On this day in history, Iraq invaded Iran. There was a long-standing territorial dispute between Iran and Iraq. Iran was the biggest regional power and had the backing of the United States. However, in 1978-1979 there was series of demonstrations that led to the fall of the Shah of Iran and to his eventual exile. The Iranian Revolution greatly weakened the Iranian army and air force. Baghdad saw that there was an opportunity for it to take some territory from Iran. The Iraqi army had been supplied with the best Soviet and French equipment and the country had a modern air force and the country’s leadership were confident of success.

As the Iranian Revolution unfolded, there was another historic event happening in neighboring Iraq. Saddam Hussein a former terrorist had become President. He had been the defacto leader for many years as he controlled the elderly President from behind the scenes. Saddam was to make himself a tyrant and he saw a great opportunity to make Iraq the greatest power in the Middle East by invading Iran. On this day in history, the Iraqi army without warning invaded Iranian territory. They initially caught the Iranians off-guard and they penetrated several dozen miles into Iran. The focus of the invasion was Iran’s oil-producing province of Khuzestan, which had a large Arab population, some of whom were sympathetic to their fellow Arabs, the Iraqis. Iraqi air force attacked Iranian airplanes as they were on the ground and its tanks drove across the border. It is estimated that over 200,000 troops were involved in the invasion.

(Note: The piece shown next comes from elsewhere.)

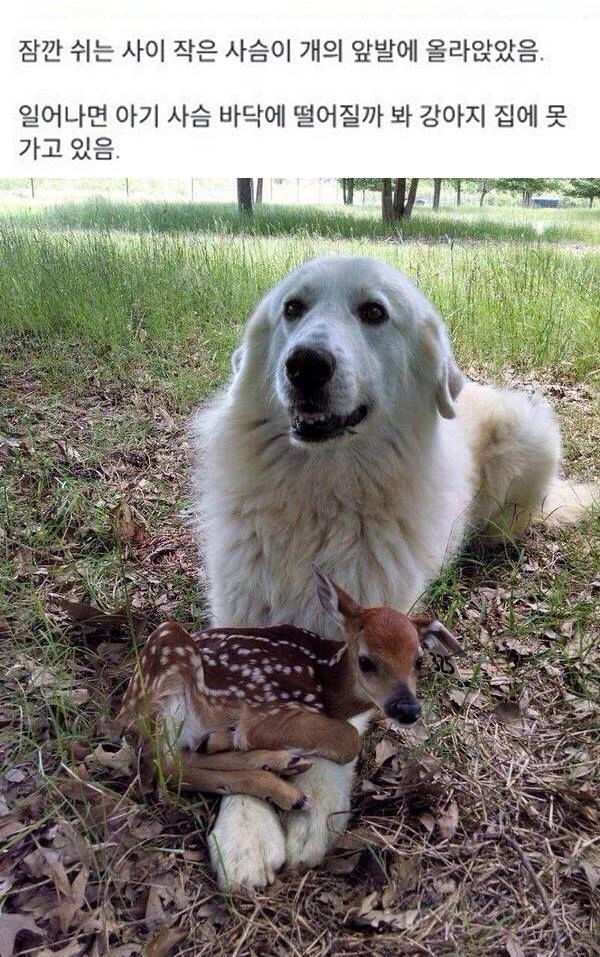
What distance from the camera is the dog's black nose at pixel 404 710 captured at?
1.56m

This Day In History: The Iran and Iraq War Begins (1980)
Destroyed Iraqi tank

After initial advances, the Iraqi offense came to a halt, the Iranian defended their land with great bravery and the Iraqi army was not able to secure any major urban centers. The war began to resemble the Western Front in WW I and both sides suffered appalling casualties. Chemical weapons were first used by Iraq in the early years of the war and became a feature of the fighting, despite, them being outlawed by international law. The Iranians often used mass infantry attacks to repulse the Iraqis. It soon became clear to the government in Baghdad that they had mad a bad miscalculation and that Iran was a more formidable enemy that they had expected. The country was inspired by the Revolution to fight back against the Iraqis. Saddam was able to secure support from many other Arab countries and also support from the Soviet Union. His army was smaller than Iran’s but it had superior weapons. Iran was not able to secure sophisticated weapons because of the sanctions imposed on it because of the American Embassy Hostage Crisis.

The Iranians despite being poorly equipped managed to gradually push the invaders back. In 1982, Iraq voluntarily withdrew from captured Iranian territory and sought a peace agreement, but the government in Tehran then firmly controlled by the Ayatollah Khomeini continued fighting. The war was to drag on for another six years and only ended in 1988. It is estimated that some 500,000 people died in this war.